Show your support for "You Drink &Drive. You Lose" by supporting law enforcement efforts Dec. 9, 2003 to Jan. 4, 2004, and by celebrating the holidays responsibly. When law enforcement and communities mobilize against drinking and driving, lives are saved. And that means a happy holiday for everyone.
Capt. Rick McCary
Meridian Police Department
Chancery Court not working for children
To the editor:
I met my husband in February 1993. He was recently divorced and had sole custody of his two children his daughter, a beautiful little blue-eyed blonde four-year-old, and his son, the most precious little red-haired blue-eyed boy of only 15 months that the world had ever seen.
Their dad was working 12 hours a day in construction, trying to put his life back together. He had recently moved back to his hometown, both children in tow, with only the clothes on their backs and an old car that should have been long since retired.
Somehow, I fell in love with this man. Not only did I love him, but I was totally in love with his two children. I wanted to become their mother.
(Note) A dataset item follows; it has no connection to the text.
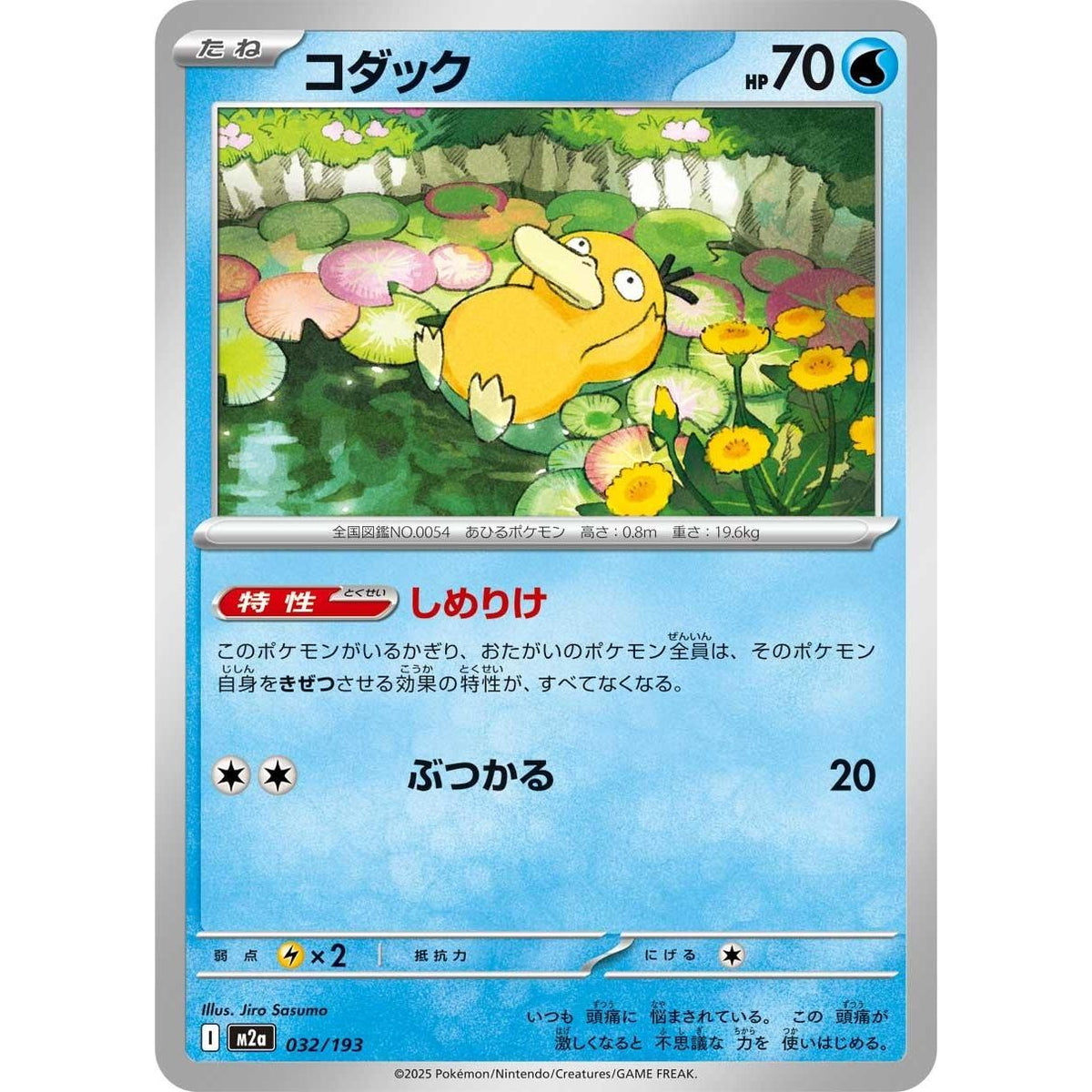 Image for Psyduck (032/193) (M2a: High Class Pack: MEGA Dream ex) - Pokemon Japan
Little did I know that pretty soon these two children would view me as their mother.
We were married in October of that same year. Since 1993, the relationship the children have had with their birth mother has been sporadic. She doesn't pay child support and is constantly living on the wrong side of the law. In the last 31⁄2 years, she has seen her children twice and both times my husband and I had to make the effort for this to happen. We did it because the children wanted to see her.
I don't believe they were very happy with the woman they found though. She has a crack addiction and has been dating a string of losers over the recent years. The children are devastated at what they've seen.
She has been in and out of the Lauderdale County jail several times in the last year. Each time, a judge has allowed her to go free without paying any of her four years back child support. She is only asked to pay $70 a month on two children. That breaks down to $8.75 a week per child. She also owes the court for rehab and a lot of other fines. Each time she's released, she is supposed to report to some authority and pay restitution, and each time she refuses and another arrest warrant is issued for her.
My question is this: If everyone is so concerned about what to do about unpaid child support in this country, why is this allowed to happen? Because Lauderdale County doesn't want another inmate, she's allowed to go free?
If the shoe were on the other foot, would my husband be allowed to go without paying his support for his children? I doubt it. We live on the Mississippi Gulf Coast. Is Lauderdale County that unconcerned about children's well being?
The Department of Human Services is not to blame. They are not involved. This is Lauderdale County Chancery Court's responsibility. It's called the Bank Paying Program, and it does not work. These children have done nothing wrong, and yet the courts are continually doing wrong to them.